Energy and Environment
California has much stricter rules when it comes to protecting the environment, including tighter rules on new motor vehicle emissions.
However, those rules came about due to the state’s severe air pollution prior to the 1970 Clean Air Act. While the air quality has improved, California still struggles when compared to other states, including Texas, according to the study.
“It would be actually much worse in California if they didn’t have those more stringent regulations,” Olmstead said.
The authors also found that both states have poor electric grid reliability.
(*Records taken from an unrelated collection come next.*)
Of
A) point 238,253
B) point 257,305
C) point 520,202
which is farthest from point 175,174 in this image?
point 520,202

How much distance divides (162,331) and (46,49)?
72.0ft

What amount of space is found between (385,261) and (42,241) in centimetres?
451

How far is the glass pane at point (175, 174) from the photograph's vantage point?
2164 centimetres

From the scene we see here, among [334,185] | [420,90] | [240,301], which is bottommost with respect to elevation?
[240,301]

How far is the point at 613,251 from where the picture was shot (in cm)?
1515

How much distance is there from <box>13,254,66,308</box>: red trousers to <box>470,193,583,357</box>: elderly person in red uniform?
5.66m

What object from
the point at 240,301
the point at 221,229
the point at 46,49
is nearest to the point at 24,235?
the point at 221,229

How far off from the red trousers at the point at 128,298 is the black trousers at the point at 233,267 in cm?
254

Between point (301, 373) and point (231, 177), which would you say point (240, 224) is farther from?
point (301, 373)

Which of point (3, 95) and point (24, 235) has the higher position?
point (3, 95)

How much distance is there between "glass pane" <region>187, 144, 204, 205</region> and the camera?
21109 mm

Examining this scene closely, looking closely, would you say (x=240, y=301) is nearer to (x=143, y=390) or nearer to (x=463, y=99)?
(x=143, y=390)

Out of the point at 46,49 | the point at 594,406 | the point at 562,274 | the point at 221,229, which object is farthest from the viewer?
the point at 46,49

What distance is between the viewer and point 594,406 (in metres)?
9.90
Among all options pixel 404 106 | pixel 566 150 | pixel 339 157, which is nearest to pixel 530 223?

Between 2000 and 2016, electric customers in Texas experienced 127 major power outages. Only one other state had more, California, with 201 major outages.
Which is better?
The study’s authors conclude both states have reason to celebrate, especially for their economic success.
While Texas has seen a population boom, California has surging per capita income and GDP.
“When you think of states as laboratories for democracy, California and Texas are wonderful examples,” Olmstead said. “They have such different approaches, and yet they’re both so big, and their influence is so strong in the U.S. as a whole and both have had really bright years in terms of income and employment and so on. It’s interesting that both models can work in different ways, but they both have their limits.”